By Nicole Miskelly | 6 February 2015

The head of the largest Lloyd’s of London insurer, Stephen Catlin has said that cyber attacks are now so dangerous to global businesses that governments should step in to cover the risks.

The Financial Times (FT) reports that Catlin, whose comments come a day after US health insurer Anthem was the latest company to be targeted by hackers, said that cyber security presented the biggest, most systemic risk he has come across in all of the 42-years he has worked in insurance.

Anthem, which is the second-biggest health insurer in the US providing cover to over 40m people, said hackers broke into a database and stole personal information about customers and employees, including income details and social security numbers, in what was called a “very sophisticated” attack.

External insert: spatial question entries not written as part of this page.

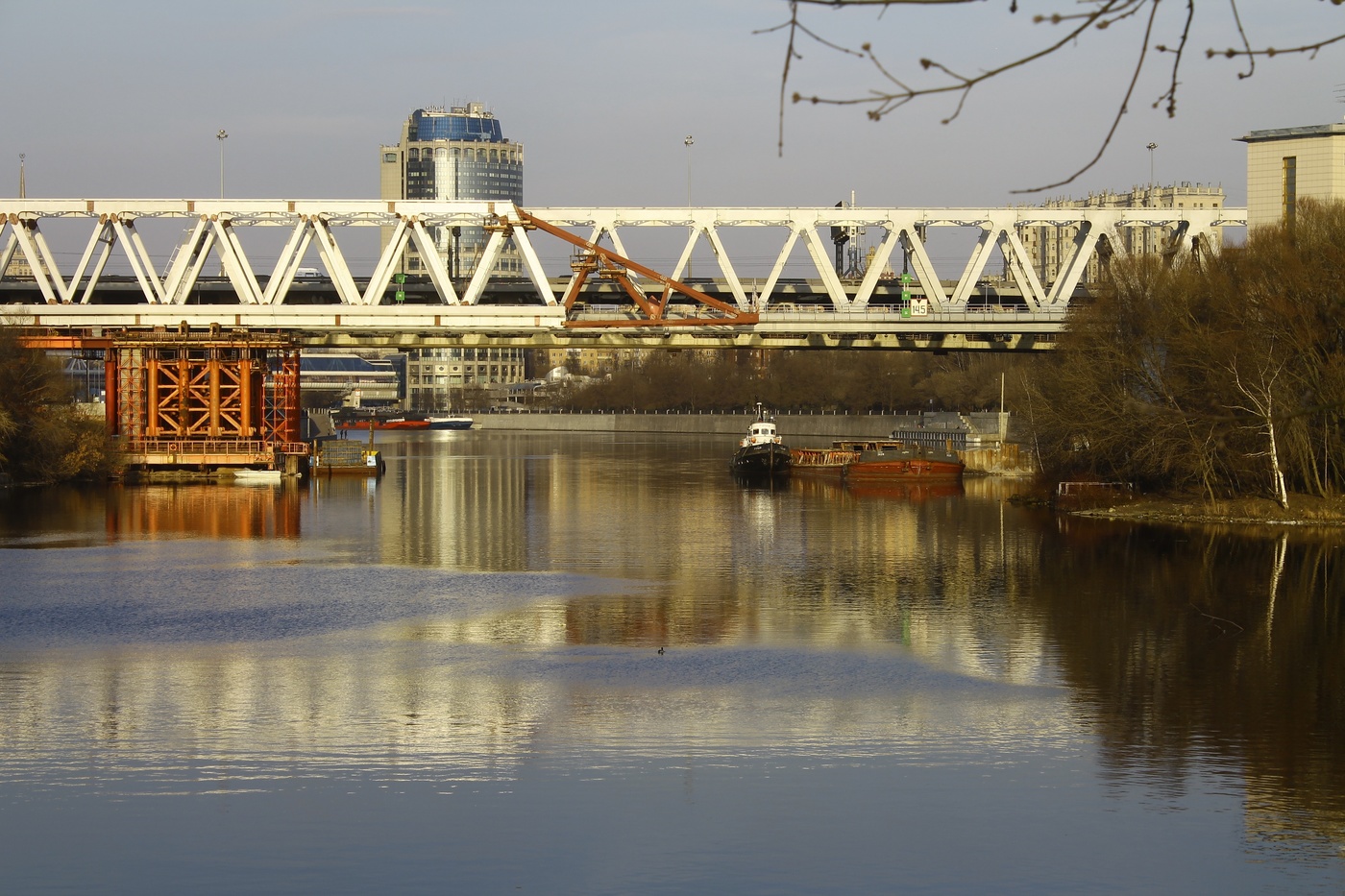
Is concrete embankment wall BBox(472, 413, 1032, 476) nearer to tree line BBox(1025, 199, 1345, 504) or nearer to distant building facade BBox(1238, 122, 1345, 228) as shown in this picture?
distant building facade BBox(1238, 122, 1345, 228)

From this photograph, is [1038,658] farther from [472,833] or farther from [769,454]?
[769,454]

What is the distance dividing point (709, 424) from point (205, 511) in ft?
342

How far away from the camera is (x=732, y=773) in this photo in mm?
16734

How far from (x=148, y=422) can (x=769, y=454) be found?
27.6 meters

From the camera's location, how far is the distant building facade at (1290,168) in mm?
51750

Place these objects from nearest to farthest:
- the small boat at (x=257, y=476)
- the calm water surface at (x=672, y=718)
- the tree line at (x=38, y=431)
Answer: the calm water surface at (x=672, y=718) < the tree line at (x=38, y=431) < the small boat at (x=257, y=476)

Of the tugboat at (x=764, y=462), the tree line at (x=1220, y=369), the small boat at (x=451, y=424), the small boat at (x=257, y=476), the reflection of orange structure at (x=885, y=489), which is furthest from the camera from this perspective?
the small boat at (x=451, y=424)

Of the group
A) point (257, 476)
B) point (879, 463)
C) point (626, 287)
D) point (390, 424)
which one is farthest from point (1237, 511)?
point (390, 424)

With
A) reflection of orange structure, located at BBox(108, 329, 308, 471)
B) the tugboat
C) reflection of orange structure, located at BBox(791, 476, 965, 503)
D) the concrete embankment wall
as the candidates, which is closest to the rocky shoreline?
reflection of orange structure, located at BBox(791, 476, 965, 503)

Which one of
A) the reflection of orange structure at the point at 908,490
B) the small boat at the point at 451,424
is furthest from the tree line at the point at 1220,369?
the small boat at the point at 451,424

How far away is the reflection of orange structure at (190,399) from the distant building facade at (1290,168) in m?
38.4

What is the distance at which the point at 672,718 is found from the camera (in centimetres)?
1925

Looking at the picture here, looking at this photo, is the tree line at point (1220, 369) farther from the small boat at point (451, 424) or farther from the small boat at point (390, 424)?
the small boat at point (451, 424)

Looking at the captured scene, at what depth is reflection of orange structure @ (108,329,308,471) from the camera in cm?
6394
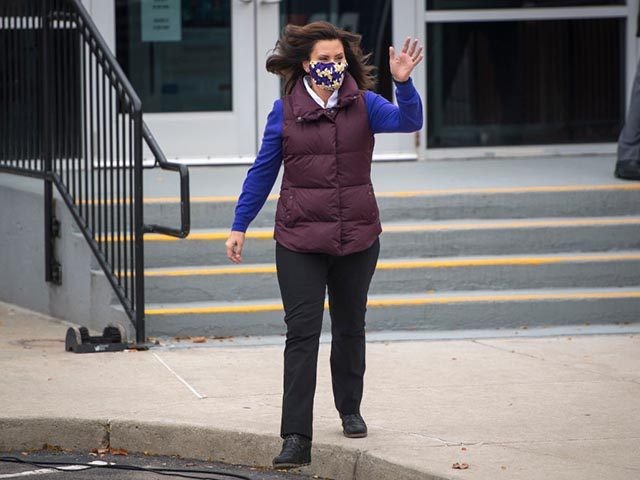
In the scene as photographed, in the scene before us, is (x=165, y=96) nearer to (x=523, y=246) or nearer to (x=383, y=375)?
(x=523, y=246)

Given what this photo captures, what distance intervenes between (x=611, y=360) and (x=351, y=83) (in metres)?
2.95

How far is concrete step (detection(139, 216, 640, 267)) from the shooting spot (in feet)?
31.9

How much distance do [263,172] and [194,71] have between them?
5768 millimetres

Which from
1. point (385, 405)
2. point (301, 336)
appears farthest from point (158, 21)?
point (301, 336)

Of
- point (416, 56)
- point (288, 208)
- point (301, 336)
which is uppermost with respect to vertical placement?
point (416, 56)

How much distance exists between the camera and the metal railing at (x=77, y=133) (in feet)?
29.3

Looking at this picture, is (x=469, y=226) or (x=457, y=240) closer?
(x=457, y=240)

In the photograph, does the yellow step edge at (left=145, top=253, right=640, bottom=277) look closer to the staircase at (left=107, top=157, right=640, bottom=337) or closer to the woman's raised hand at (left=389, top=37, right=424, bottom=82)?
the staircase at (left=107, top=157, right=640, bottom=337)

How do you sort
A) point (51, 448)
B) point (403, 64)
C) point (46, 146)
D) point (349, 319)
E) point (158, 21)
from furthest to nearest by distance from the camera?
point (158, 21) < point (46, 146) < point (51, 448) < point (349, 319) < point (403, 64)

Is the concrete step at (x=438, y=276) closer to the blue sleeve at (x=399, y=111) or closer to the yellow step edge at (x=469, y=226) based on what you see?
the yellow step edge at (x=469, y=226)

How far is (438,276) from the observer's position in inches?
381

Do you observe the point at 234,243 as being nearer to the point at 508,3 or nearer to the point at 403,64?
the point at 403,64

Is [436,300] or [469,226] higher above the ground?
[469,226]

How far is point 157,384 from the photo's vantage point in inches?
308
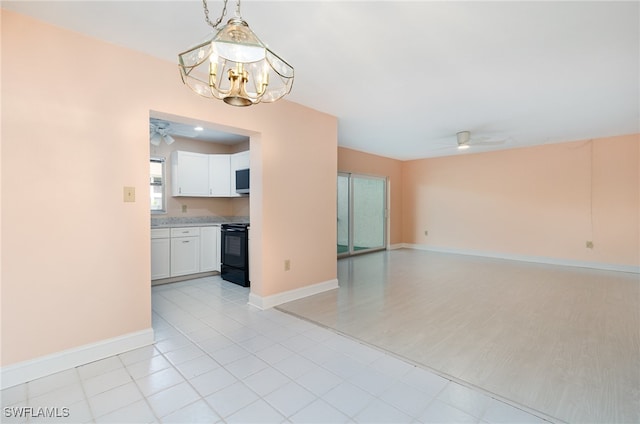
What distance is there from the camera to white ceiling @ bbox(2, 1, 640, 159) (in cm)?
181

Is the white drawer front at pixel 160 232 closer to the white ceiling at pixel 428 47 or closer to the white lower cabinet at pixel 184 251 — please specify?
the white lower cabinet at pixel 184 251

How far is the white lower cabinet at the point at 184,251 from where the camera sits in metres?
4.07

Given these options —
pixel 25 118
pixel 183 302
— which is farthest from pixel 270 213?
pixel 25 118

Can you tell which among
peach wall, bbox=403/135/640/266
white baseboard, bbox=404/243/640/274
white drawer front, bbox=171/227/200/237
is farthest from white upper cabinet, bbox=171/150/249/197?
white baseboard, bbox=404/243/640/274

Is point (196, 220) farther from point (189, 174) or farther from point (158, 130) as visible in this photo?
point (158, 130)

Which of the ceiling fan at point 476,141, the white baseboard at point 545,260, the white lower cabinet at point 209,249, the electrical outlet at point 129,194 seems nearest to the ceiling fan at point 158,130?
the white lower cabinet at point 209,249

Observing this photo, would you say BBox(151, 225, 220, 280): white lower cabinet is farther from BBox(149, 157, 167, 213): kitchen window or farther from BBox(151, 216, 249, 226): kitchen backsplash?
BBox(149, 157, 167, 213): kitchen window

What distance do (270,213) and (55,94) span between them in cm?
198

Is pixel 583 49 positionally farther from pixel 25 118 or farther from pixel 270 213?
pixel 25 118

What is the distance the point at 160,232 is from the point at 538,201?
6803mm

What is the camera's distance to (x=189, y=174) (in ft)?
15.6

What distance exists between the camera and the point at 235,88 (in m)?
1.55

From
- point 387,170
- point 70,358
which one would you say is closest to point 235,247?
point 70,358

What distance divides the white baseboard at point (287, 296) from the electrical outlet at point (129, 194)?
5.37 feet
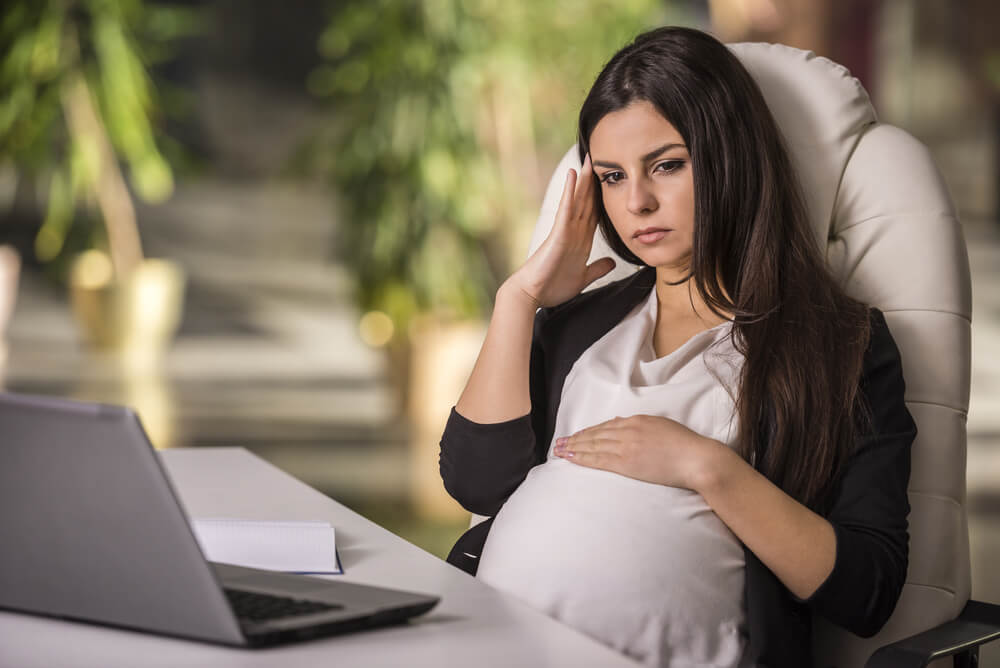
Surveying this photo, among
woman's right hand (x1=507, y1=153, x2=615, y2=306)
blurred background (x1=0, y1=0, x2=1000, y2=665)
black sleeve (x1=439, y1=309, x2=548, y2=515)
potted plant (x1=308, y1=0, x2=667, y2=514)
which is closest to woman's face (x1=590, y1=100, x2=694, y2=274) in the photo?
woman's right hand (x1=507, y1=153, x2=615, y2=306)

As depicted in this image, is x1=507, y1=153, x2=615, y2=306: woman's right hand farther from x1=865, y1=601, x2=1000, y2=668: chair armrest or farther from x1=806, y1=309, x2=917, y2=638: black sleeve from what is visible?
x1=865, y1=601, x2=1000, y2=668: chair armrest

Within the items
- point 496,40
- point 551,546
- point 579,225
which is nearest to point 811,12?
point 496,40

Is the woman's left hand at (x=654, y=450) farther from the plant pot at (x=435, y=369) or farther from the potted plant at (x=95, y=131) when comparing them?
the potted plant at (x=95, y=131)

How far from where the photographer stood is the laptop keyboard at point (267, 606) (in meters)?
0.83

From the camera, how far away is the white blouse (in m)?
1.14

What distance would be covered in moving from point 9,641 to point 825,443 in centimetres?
78

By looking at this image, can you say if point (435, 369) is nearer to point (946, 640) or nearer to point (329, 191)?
point (329, 191)

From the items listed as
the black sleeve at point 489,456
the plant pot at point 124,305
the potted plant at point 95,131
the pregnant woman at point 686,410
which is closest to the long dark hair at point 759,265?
the pregnant woman at point 686,410

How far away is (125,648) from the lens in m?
0.79

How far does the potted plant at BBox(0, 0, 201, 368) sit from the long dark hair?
17.1 ft

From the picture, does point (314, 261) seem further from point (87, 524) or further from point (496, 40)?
point (87, 524)

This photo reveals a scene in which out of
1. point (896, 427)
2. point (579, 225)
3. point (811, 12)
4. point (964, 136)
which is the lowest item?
point (896, 427)

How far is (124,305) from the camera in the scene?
21.0 ft

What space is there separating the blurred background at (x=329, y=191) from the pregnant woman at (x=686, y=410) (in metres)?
1.93
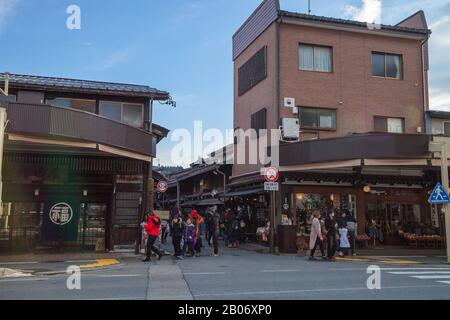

Speaking at the Insider London Conference yesterday, the founder of insurance underwriting company Catlin, argued that insurers’ balance sheets are not large enough to pay for cyber risks and that managing such liabilities is the governments job. According to the FT, Catlin’s comments come at a time when some insurers are  harbouring reservations about underwriting cyber security risks, despite the belief from some executives that the increasing number of electronic invasions presents an opportunity for the insurance industry to sell more cover.

Many insurers offer cyber policies which help companies to meet the costs of forensic investigations and lawsuits if they are attacked, however, there are restrictions on the amount of cover and price of premiums by the industry.

Many insurers are have pointed out that traditional risks such as natural catastrophes are more contained than cyber attacks which are hard to model and unusually systemic. “It’s possible that you can have the same loss happening around the globe,” said Catlin.

Government schemes such as the Terrorism Risk Insurance programme in the US and Pool Re in the UK currently provide terrorism cover, but Catlin claimed cyber security provided a bigger threat than terrorism.

“With the threat landscape continuing to evolve at such a rapid pace, this news is hardly a surprise,” said Rob Lay, Solutions Architect for Enterprise and Cyber Security, UK & Ireland for Fujitsu. “Last year we saw several high-profile attacks highlighting the development of security threats and as such, businesses should not rely on insurance as a way of protecting themselves from an attack, whilst insurance may help mitigate some of the financial impact of a security incident or breach, the reputational impact, and the impact to the business operation cannot be mitigated with insurance in the same way.”

Lay said that instead of relying on insurance, “Organisations need to be smart with their approach and consider the people, process and technology elements when it comes to responding to the threats they face. By taking this risk based approach, businesses can ensure that they are dealing with the largest and most dangerous issues first.”